これから何回かのシリーズに分けて「IT活用の山登り術」と書いていく予定だが、既に多くの登山者の方が実践しておられることも多いと思う。あまり目新しい話はないかもしれないが、多少なりとも効率的で安全な登山の参考になれば幸いである。
なお話の前提は「幾つかの職場を別にする中高年登山愛好者10-20名位のグループが年に数回まとまって一般的なルートを登山する」場合にどのようにITを活用すれば効率的かつ安全か?ということである。
ところで登山と他のスポーツの際立った違いの一つは「企画・実行(登山)・結果の発表」(PCP 私が勝手に作った略語 Plan Climb Publishの頭文字)の内、企画と発表のウエイトが大きいことだと私は考えている。この話もPCPの各フェーズで展開することにした。
前置きが長くなったが、そろそろ具体的な話に入る。
第1回目は「対象の山を絞り地形図を準備する」である。
「対象の山を絞る」ことについて、話のタイトルとは矛盾するが私はアナログからスタートする方が良いと考えている。

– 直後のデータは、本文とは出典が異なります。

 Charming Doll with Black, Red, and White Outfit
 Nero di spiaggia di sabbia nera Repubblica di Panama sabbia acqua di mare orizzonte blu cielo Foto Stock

つまり「紙の本」を何冊か読むのである。深田久弥選択の百名山本でも良いし、山と渓谷などの雑誌でも良い。「紙の本」が良いところは一覧性があることと、インターネット上の情報より信頼性が高いことだ。紙の本を読んでイメージがまとまってから、インターネットで追加的なそしてアップデートな情報を集めると良いだろう。

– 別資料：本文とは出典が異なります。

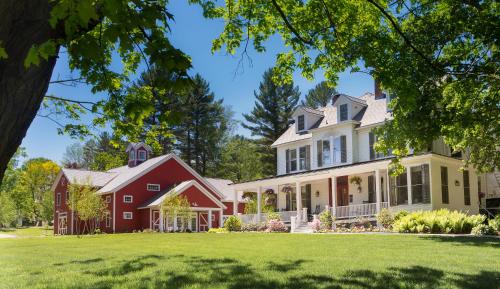 a house with a red and white house at The Inn at Manchester in Manchester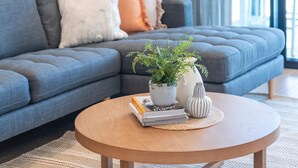 Una sala de estar moderna con un sofá gris, una mesa de centro redonda de madera y una planta verde grande.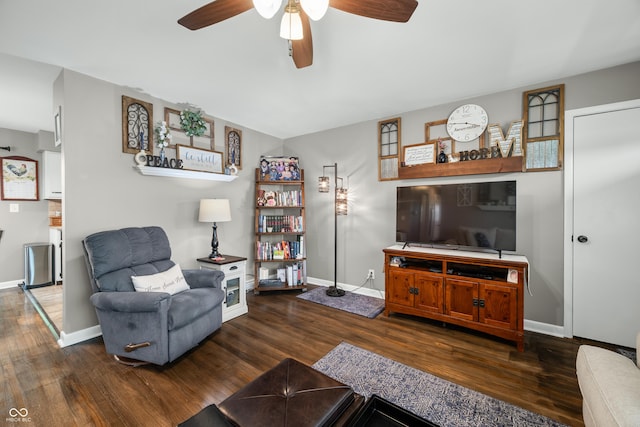 living area with baseboards, a ceiling fan, and wood finished floors
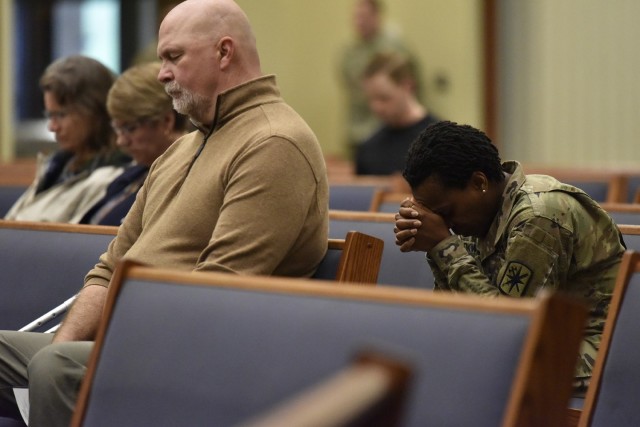 Service members and civilians of various faiths gathered this morning at the Main Post Chapel to pray for the community, the nation, its leaders and the armed forces during the National Day of Prayer event. 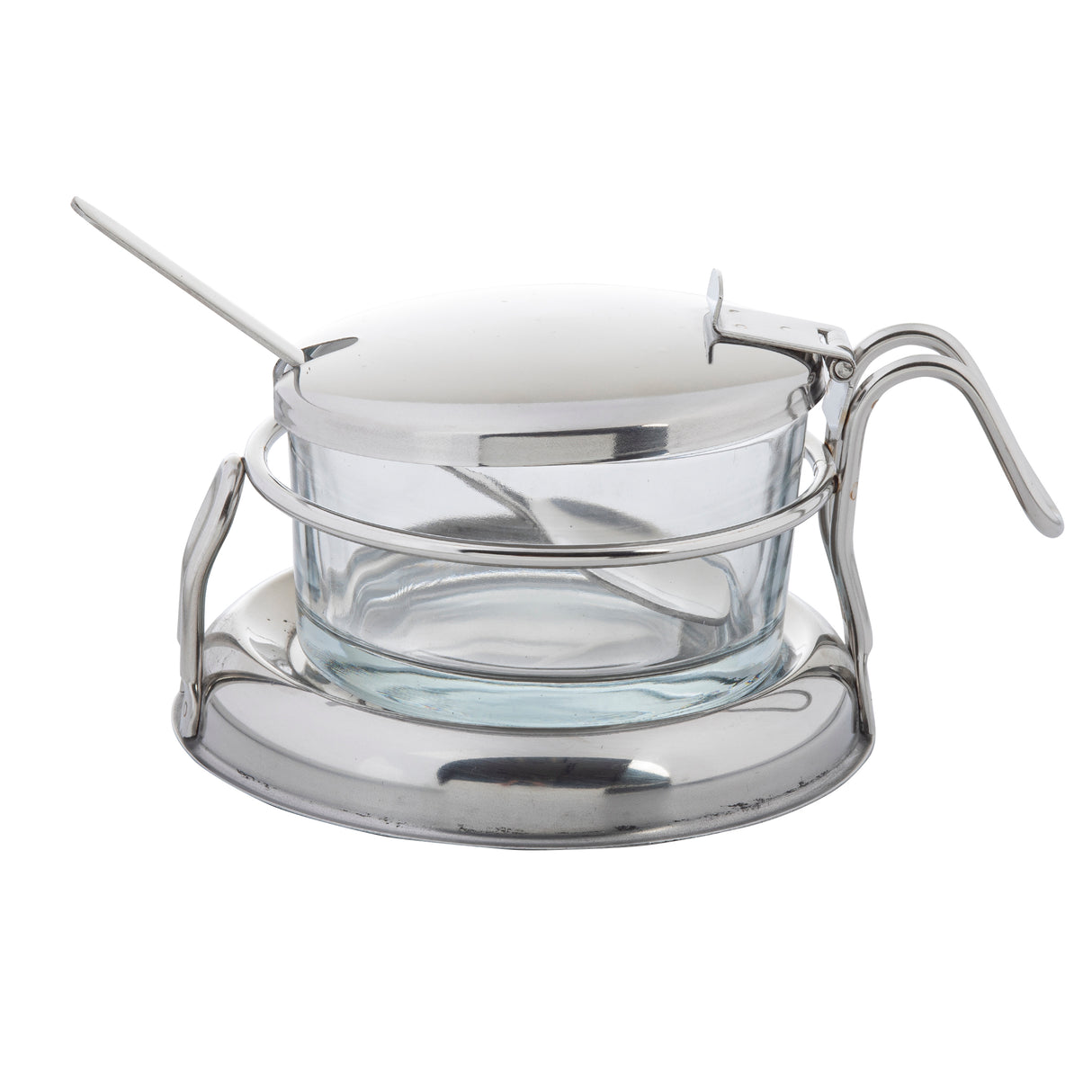A clear glass container sits in a round metal holder with a handle. A metal lid covers the bowl, featuring a notch for a metal spoon. The holder has a wide, flat base for stability and is part of a stylish condiment jar set.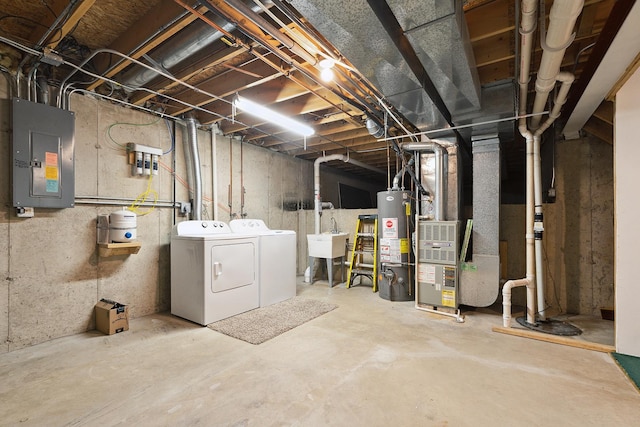 unfinished below grade area featuring heating unit, washing machine and clothes dryer, electric panel, water heater, and a sink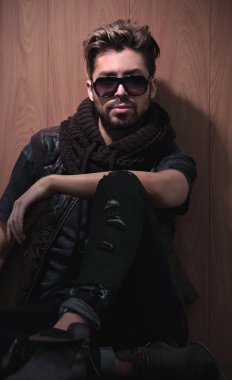 Güneş gözlüklü rahat moda adamı stüdyoda tahtaya oturur.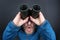 Amazed bearded man looking up in binoculars on grey background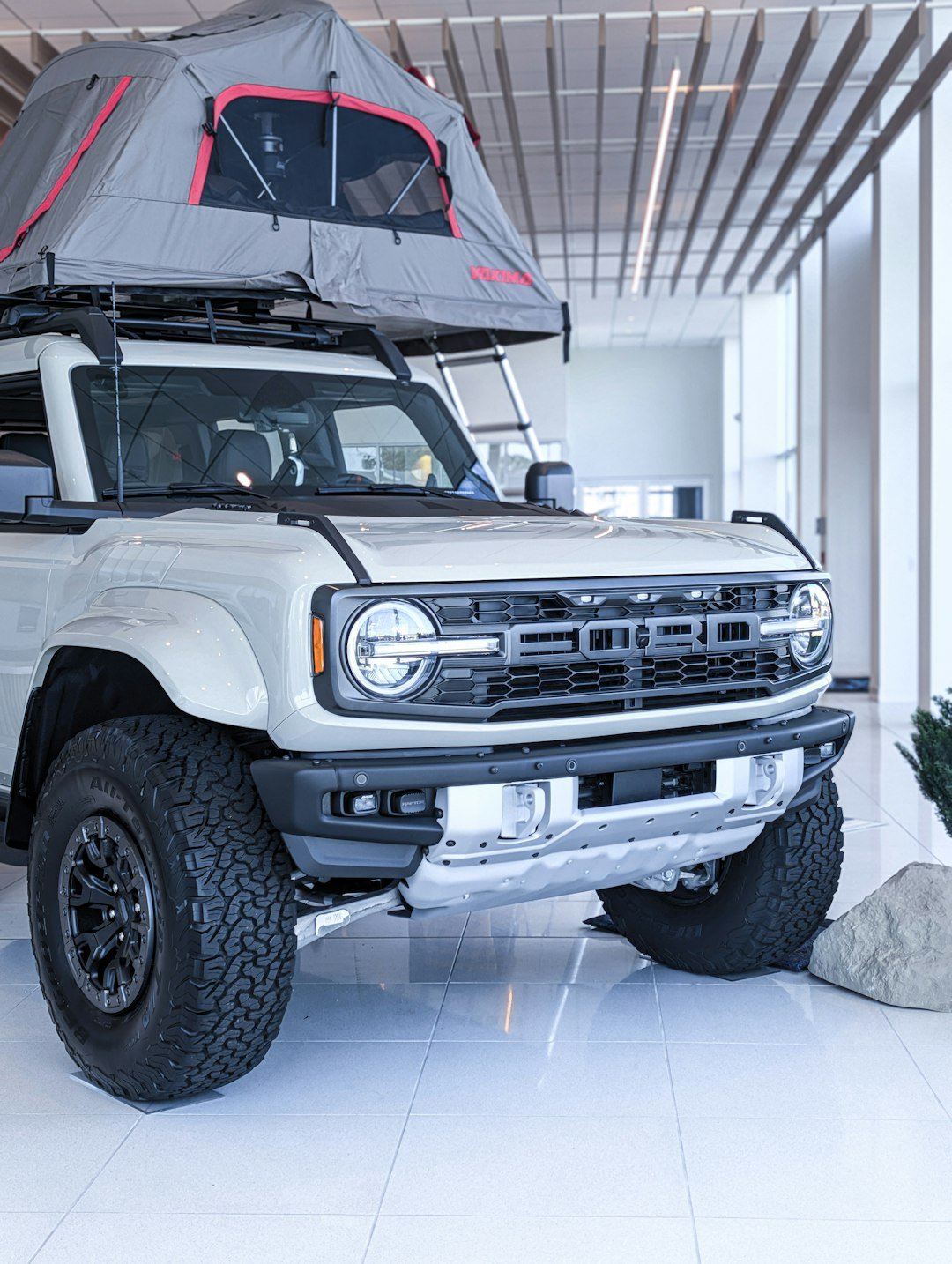 White suv with rooftop tent parked indoors.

さて対象の山が決まると次は「地形図」を読んで登る山とルートのイメージを作っていく。昭文社などが発行している「登山地図」については参考程度にとどめ、国土地理院が作成している2.5万分の1地図を読むことを私はお薦めしたい。ルートがはっきりしている夏山だけを歩くのであれば、「登山地図」でも良いのだが、踏み跡が雪に覆われた雪山を歩くことや無雪期でも多少バリエーション的なルートを歩くことを考えると「地形図」を絶えず持ち歩くべきだろう。
幸いなことにインターネットで無料で簡単に国土地理院の地図を見ることができる。
http://portal.cyberjapan.jp/site/mapuse4/index.html#zoom=5&lat=35.99989&lon=138.75&layers=BTTT
写真は私が今年8月上旬にグループ登山を行う予定の安達太良山の地形図をパソコンに取り込み、登る予定のルートに赤線を入れたものだ。無料ソフトでもこれくらいのことはできる。また取り込んだ地図をクラウド(マイドライブ)経由でスマートフォンでも見ることができるようにした。ただしスマートフォンは電池の持ちが短いので、登山中に頻繁に見ることは好ましくない(あくまで予備)。プリントした紙の地図を持って行くべきだ。
なお登山愛好家の中には有料のカシミールという地図ソフトを使っている人も多いと思う。私もGPSと組み合わせてカシミールを活用している。
カシミールの活用については次回説明したい。
今回私が言いたいことは「無料で地形図を入手で時代きるだから、登山者の方は一人一人自分で地形図を用意して山に入りましょう」ということである。中高年の登山事故で多いのが道迷いだ。地図と磁石で道迷いはかなり防ぐことができるはずだ。